Is it time for the Federal Reserve to bring the lookout down from the crow’s nest and prepare to set sail in perpetually inflation-free waters? History and common sense say no. Think about the following factors:
- Economic Recovery – While it has been a long time coming, the economic recovery is slowly affecting more than just the stock market. Job growth has been steadily improving (with an average of nearly 240,000 new jobs per month in 2014) and wages are finally beginning to rise.
In other words, classic inflationary pressures should return once the economic recovery kicks into full gear – although that may take a few years to achieve. Consumers will have more money to spend, demand will outstrip supply on some items, and inflation follows.
- Temporary Oil Prices – The current strategy of Saudi Arabia to overproduce and squeeze out oil producers with higher costs (e.g. U.S. shale oil) can only last for so long. Eventually oil prices will stabilize and then rise to a new equilibrium point, and the effect on the CPI and inflation will be significant. What goes down must come up….
Meanwhile, those of us of a certain age are shaking our heads at the celebration of $2.00 per gallon gas prices, after years of $2.00 as a dreaded upward benchmark.

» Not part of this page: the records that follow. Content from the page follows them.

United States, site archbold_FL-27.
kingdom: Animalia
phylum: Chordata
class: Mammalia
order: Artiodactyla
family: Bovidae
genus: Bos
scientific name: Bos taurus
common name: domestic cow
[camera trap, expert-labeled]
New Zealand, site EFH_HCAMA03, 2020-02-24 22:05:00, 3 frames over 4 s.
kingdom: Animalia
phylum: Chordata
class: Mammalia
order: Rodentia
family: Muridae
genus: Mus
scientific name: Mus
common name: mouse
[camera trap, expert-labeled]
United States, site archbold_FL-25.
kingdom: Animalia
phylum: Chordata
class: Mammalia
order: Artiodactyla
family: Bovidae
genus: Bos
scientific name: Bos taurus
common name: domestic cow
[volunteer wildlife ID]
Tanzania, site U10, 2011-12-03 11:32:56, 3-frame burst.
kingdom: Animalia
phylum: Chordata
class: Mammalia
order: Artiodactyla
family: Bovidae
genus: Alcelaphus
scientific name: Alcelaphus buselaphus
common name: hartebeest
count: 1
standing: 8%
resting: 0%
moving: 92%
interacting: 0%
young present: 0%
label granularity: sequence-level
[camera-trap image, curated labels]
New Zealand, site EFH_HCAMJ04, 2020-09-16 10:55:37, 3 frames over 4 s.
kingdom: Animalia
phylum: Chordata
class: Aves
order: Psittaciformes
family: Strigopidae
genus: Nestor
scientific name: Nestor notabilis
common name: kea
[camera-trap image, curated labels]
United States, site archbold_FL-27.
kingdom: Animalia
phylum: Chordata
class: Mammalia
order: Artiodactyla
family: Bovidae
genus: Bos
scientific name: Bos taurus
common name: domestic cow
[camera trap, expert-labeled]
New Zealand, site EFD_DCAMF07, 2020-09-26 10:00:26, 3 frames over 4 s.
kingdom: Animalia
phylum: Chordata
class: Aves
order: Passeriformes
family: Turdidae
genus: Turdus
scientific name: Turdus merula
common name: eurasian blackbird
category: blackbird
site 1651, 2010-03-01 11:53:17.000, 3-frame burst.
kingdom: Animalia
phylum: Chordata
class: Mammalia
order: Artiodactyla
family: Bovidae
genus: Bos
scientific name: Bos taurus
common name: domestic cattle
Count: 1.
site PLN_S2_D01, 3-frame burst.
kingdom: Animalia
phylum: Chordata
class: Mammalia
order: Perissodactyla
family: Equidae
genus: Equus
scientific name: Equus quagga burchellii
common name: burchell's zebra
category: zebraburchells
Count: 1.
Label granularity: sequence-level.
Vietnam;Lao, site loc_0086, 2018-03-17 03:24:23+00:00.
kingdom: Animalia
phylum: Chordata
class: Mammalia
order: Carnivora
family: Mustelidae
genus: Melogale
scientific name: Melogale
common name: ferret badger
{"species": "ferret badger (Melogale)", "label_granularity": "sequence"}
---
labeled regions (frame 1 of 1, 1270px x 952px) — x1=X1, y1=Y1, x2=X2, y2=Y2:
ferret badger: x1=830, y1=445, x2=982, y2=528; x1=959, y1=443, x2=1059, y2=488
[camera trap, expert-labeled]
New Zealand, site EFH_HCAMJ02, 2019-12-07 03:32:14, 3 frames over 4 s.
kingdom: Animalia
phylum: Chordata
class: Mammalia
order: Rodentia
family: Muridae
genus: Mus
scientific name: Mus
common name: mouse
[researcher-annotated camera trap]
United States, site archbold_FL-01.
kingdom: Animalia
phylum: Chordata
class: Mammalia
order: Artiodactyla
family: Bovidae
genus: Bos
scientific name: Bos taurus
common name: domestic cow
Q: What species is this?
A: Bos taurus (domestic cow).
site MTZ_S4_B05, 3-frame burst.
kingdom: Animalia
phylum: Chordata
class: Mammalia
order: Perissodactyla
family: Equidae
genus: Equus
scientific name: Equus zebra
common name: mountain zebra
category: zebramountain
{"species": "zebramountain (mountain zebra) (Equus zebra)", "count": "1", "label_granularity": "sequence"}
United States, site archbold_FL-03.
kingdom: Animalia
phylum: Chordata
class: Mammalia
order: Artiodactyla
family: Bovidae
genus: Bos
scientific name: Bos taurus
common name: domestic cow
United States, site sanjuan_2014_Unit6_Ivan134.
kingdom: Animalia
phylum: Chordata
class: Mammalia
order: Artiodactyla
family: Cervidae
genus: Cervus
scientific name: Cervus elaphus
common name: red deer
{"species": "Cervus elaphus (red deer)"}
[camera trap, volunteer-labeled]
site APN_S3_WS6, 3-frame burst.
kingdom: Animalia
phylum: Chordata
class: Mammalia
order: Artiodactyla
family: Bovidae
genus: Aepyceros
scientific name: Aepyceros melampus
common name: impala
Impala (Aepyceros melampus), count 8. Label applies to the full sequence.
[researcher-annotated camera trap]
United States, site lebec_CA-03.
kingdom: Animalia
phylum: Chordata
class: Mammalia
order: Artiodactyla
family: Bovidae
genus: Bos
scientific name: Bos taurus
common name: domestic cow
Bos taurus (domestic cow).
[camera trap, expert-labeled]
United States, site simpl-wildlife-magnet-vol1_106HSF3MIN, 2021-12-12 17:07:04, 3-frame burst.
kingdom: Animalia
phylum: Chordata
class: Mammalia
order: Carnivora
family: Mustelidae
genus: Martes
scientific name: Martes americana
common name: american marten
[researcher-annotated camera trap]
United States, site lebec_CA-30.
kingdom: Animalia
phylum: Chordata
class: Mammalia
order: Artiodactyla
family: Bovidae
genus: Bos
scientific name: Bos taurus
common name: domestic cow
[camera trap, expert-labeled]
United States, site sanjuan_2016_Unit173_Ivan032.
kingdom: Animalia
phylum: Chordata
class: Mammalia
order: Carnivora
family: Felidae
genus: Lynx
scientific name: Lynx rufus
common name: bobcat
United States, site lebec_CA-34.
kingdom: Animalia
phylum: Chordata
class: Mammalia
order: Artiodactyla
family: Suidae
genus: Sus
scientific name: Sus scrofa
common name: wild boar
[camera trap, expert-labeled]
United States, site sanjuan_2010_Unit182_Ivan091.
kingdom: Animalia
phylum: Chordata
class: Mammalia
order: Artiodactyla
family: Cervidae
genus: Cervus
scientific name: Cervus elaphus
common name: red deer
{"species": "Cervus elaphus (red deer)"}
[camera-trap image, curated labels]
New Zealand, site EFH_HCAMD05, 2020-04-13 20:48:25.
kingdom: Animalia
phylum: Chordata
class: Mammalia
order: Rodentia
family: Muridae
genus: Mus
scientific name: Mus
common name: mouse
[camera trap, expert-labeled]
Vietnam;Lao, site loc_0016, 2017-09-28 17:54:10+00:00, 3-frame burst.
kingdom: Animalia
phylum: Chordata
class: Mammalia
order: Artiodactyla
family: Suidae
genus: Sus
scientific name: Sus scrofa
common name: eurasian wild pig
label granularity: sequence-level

- Actions from the Fed – Keep in mind that the Fed has two major economic mandates – to maximize employment while keeping inflation around a target value of 2%. Those goals do not always work in the theoretical lockstep that allows the Fed to make a simple adjustment and achieve its goal.
Consider that for years, the Fed has been attempting to stimulate the economy through near-zero interest rates and injecting money into the economy through buying bonds and securities (the Quantitative Easing, or QE, programs). QE has finally ended, but at some point, the Fed is going to have to sell off some of its massive inventory of bond holdings and raise interest rates.
The Fed must also guard against deflation, a situation where prices, demand, and wages all fall in a vicious cycle called a deflationary spiral. The Fed is not above inducing temporary inflation if needed to achieve other long-term economic goals.
A look at inflation rates for the past hundred years shows several periods of relatively low inflation only to see rises triggered by events (oil crises, wars, etc.) as well as general gradual inflationary pressures. Inflation is a fundamental part of economic systems. Do not overanalyze – just enjoy the low inflation rates while we have them, as they will not last forever.